→ **What to produce**
Render the entries as a Markdown table with the columns Row and Line, starting at the first line and ending at the line that contains "59.4 metres", leaving out blank lines.

::: Information shown :::

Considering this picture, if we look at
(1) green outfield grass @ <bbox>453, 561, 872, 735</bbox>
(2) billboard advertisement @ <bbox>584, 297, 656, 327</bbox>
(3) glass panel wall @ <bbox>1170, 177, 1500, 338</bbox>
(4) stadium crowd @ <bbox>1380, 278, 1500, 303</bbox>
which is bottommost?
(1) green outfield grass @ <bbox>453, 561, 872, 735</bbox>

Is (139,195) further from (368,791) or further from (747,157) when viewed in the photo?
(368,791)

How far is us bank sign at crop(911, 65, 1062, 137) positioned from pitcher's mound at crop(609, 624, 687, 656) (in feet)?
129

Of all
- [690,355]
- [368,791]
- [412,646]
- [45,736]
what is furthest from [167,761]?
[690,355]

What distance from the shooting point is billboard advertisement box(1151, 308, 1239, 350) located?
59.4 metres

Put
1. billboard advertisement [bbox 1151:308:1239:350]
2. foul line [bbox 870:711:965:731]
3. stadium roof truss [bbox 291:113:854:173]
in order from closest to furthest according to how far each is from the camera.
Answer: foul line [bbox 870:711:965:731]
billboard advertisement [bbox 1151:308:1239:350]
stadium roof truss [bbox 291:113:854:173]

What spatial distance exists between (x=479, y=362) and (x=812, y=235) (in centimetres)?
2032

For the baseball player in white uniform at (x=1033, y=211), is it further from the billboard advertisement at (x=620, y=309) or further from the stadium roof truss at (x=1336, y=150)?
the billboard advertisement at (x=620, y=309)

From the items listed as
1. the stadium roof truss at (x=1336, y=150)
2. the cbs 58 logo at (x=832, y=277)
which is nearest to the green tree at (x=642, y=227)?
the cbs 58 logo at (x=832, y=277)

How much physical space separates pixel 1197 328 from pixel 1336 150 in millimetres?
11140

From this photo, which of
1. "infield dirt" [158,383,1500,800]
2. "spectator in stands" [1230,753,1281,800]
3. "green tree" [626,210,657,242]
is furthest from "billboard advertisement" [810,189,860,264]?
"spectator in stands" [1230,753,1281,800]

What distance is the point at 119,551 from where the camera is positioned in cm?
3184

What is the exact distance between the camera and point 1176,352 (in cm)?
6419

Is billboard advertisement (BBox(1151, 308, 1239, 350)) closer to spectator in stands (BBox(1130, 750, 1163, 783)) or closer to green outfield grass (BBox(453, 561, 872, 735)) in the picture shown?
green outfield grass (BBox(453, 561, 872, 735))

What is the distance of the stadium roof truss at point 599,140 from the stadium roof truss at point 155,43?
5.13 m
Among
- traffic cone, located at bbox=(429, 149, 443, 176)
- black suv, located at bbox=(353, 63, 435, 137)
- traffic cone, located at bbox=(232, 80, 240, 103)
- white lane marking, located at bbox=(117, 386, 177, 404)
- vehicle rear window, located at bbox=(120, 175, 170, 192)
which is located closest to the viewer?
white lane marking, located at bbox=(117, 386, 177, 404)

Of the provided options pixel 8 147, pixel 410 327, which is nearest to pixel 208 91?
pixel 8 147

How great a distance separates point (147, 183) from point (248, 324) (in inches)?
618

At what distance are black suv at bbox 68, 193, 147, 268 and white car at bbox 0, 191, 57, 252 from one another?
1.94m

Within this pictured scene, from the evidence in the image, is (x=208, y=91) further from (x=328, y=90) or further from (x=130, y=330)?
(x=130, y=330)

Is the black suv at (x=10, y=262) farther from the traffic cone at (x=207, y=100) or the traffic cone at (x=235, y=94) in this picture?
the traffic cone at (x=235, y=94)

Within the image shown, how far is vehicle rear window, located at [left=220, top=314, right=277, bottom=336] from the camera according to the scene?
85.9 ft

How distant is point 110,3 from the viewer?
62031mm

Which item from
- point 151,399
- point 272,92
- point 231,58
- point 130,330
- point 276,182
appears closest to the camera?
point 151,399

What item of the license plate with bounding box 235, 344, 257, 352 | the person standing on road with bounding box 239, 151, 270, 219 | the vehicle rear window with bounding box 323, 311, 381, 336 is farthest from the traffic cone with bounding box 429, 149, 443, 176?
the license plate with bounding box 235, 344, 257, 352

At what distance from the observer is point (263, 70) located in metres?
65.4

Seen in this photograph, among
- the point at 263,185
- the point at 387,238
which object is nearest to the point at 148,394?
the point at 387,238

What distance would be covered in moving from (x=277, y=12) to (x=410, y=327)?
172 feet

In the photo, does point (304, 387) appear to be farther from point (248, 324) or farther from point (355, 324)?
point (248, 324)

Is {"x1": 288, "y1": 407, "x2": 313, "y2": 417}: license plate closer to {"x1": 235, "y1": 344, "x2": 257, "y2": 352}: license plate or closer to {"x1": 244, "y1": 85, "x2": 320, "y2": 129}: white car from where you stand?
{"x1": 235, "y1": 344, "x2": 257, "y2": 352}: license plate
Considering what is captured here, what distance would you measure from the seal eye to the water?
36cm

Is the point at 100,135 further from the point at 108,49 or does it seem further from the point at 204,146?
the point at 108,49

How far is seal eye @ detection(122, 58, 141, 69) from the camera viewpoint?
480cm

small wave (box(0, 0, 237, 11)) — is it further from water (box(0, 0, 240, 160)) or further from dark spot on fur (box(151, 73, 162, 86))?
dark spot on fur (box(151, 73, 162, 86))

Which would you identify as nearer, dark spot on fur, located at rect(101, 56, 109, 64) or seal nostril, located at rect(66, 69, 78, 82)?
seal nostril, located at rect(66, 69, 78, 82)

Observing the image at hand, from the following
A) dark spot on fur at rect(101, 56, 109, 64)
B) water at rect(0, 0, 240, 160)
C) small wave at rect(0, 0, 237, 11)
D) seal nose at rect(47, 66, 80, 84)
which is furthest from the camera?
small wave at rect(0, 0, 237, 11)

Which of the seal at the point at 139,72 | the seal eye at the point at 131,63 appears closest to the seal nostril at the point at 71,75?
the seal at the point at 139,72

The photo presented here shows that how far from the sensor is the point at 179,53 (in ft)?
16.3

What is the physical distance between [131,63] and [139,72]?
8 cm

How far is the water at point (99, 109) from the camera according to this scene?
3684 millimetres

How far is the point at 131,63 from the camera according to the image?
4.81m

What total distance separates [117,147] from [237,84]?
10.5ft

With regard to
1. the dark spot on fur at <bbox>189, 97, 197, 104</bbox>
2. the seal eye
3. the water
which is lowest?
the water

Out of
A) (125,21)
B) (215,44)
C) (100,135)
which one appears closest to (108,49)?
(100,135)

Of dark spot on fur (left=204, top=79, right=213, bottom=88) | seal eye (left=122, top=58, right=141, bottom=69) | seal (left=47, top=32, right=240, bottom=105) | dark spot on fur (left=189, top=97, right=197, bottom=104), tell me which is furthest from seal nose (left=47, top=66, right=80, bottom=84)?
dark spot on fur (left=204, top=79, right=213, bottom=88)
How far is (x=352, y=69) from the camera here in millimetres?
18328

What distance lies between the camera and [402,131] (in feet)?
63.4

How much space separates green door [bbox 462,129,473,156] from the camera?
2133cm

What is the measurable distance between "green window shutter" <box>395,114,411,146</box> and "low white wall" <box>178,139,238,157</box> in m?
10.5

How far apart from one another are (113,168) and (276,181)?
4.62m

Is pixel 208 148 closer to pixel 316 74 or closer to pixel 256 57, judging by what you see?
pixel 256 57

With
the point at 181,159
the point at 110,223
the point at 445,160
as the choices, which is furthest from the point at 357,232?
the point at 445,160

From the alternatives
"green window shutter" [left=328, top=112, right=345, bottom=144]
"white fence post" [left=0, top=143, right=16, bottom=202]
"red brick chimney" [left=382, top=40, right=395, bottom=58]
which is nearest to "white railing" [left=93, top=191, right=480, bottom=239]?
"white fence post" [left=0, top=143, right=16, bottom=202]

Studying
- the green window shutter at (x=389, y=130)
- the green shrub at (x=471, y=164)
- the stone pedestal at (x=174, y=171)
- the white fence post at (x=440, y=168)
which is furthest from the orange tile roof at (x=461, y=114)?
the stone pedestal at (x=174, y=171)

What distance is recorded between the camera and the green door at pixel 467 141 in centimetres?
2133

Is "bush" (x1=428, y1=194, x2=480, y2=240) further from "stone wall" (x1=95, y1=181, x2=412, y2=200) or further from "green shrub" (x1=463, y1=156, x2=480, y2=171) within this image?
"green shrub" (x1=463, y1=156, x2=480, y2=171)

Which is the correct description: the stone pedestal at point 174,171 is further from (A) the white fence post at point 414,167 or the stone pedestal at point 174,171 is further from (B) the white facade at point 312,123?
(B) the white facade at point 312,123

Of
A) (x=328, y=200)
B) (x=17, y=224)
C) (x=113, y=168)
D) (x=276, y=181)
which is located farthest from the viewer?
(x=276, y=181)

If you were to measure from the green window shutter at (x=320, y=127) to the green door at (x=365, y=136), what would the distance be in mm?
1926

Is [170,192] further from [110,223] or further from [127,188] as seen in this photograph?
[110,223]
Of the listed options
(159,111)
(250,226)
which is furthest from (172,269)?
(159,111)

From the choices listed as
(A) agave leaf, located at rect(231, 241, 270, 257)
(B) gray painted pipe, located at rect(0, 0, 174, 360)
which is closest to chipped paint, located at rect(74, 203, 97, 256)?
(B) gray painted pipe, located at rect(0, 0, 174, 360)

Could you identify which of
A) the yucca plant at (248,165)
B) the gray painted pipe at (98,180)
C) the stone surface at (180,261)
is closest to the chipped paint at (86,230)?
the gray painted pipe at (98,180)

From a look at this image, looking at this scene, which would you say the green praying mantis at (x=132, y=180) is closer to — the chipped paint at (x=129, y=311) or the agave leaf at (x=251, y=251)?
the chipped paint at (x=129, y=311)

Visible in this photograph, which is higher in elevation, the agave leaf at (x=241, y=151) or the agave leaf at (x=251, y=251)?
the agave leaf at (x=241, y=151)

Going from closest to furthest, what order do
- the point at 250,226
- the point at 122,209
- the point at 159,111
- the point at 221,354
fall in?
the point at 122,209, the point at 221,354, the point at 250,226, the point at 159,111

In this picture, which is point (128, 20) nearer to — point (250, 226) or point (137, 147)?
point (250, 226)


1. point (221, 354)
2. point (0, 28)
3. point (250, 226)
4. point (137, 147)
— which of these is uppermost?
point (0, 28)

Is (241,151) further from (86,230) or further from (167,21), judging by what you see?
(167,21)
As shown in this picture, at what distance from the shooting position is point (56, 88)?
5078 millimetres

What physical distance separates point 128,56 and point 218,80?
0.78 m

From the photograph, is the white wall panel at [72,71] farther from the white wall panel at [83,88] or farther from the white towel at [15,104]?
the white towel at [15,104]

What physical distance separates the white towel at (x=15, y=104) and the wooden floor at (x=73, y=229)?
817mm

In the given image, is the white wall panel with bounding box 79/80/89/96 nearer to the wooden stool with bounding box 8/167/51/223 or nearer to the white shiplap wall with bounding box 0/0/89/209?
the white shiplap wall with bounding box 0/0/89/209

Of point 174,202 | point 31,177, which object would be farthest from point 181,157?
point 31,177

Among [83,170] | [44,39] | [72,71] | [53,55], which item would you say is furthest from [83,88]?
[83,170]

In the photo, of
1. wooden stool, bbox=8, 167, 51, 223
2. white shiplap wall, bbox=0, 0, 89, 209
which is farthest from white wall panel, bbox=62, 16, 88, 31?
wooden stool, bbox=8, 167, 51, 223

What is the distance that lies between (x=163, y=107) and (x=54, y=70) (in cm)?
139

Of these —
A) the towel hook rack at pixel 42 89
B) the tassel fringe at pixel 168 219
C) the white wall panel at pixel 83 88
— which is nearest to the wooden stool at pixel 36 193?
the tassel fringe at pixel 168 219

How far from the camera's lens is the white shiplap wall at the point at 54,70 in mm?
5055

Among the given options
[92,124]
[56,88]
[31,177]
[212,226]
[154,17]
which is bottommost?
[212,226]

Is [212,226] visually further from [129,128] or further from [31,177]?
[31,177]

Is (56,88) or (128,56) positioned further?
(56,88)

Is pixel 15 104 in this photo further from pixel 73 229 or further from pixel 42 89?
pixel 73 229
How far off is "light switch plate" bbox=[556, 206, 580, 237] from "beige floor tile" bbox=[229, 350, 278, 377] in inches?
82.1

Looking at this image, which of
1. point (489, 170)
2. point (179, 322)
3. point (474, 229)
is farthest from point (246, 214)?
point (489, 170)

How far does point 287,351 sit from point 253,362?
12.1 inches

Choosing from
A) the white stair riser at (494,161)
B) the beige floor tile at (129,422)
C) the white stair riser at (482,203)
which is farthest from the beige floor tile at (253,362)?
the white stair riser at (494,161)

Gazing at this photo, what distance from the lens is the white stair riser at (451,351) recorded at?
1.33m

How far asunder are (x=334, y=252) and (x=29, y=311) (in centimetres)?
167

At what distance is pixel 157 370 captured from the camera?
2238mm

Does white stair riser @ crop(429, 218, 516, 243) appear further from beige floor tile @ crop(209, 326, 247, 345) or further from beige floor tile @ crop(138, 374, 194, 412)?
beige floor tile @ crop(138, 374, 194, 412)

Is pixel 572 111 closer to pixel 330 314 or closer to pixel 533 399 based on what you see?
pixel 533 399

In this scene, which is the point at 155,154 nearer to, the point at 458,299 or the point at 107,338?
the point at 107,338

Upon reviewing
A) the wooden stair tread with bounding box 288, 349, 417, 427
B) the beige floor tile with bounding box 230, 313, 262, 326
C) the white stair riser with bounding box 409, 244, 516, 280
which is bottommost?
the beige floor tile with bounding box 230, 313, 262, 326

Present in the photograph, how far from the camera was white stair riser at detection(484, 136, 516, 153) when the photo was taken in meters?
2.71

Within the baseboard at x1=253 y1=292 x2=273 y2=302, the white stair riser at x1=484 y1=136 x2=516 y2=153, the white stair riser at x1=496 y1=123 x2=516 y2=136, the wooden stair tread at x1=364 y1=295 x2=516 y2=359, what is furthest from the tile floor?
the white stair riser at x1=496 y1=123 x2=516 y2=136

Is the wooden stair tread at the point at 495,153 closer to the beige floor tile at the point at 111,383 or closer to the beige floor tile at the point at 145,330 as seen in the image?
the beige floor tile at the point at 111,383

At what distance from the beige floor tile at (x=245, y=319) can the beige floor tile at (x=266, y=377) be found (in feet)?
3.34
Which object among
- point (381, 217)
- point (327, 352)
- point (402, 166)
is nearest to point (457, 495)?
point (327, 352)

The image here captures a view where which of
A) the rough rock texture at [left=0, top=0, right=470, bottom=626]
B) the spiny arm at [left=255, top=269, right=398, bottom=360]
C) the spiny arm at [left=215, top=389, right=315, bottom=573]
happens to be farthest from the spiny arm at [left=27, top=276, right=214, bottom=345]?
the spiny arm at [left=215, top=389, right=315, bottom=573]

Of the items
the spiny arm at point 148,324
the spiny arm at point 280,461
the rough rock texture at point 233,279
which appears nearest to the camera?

:::

→ **Output of the task**
| Row | Line |
|---|---|
| 1 | Considering this picture, if we look at |
| 2 | (1) green outfield grass @ <bbox>453, 561, 872, 735</bbox> |
| 3 | (2) billboard advertisement @ <bbox>584, 297, 656, 327</bbox> |
| 4 | (3) glass panel wall @ <bbox>1170, 177, 1500, 338</bbox> |
| 5 | (4) stadium crowd @ <bbox>1380, 278, 1500, 303</bbox> |
| 6 | which is bottommost? |
| 7 | (1) green outfield grass @ <bbox>453, 561, 872, 735</bbox> |
| 8 | Is (139,195) further from (368,791) or further from (747,157) when viewed in the photo? |
| 9 | (368,791) |
| 10 | How far is us bank sign at crop(911, 65, 1062, 137) positioned from pitcher's mound at crop(609, 624, 687, 656) (in feet)? |
| 11 | 129 |
| 12 | Of all |
| 13 | - [690,355] |
| 14 | - [368,791] |
| 15 | - [412,646] |
| 16 | - [45,736] |
| 17 | what is furthest from [167,761]? |
| 18 | [690,355] |
| 19 | What distance from the shooting point is billboard advertisement box(1151, 308, 1239, 350) located? |
| 20 | 59.4 metres |